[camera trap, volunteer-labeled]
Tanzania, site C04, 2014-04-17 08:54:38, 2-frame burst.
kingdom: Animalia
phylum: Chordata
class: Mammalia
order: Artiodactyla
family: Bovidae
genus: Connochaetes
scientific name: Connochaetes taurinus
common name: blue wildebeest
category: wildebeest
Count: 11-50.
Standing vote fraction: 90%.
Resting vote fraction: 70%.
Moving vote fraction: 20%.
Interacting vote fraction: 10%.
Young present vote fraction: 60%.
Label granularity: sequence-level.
◆ ◆ ◆
Exercise description: Go through the data above and copy all of it exactly.

Answer space:
[camera trap, volunteer-labeled]
Tanzania, site C04, 2014-04-17 08:54:38, 2-frame burst.
kingdom: Animalia
phylum: Chordata
class: Mammalia
order: Artiodactyla
family: Bovidae
genus: Connochaetes
scientific name: Connochaetes taurinus
common name: blue wildebeest
category: wildebeest
Count: 11-50.
Standing vote fraction: 90%.
Resting vote fraction: 70%.
Moving vote fraction: 20%.
Interacting vote fraction: 10%.
Young present vote fraction: 60%.
Label granularity: sequence-level.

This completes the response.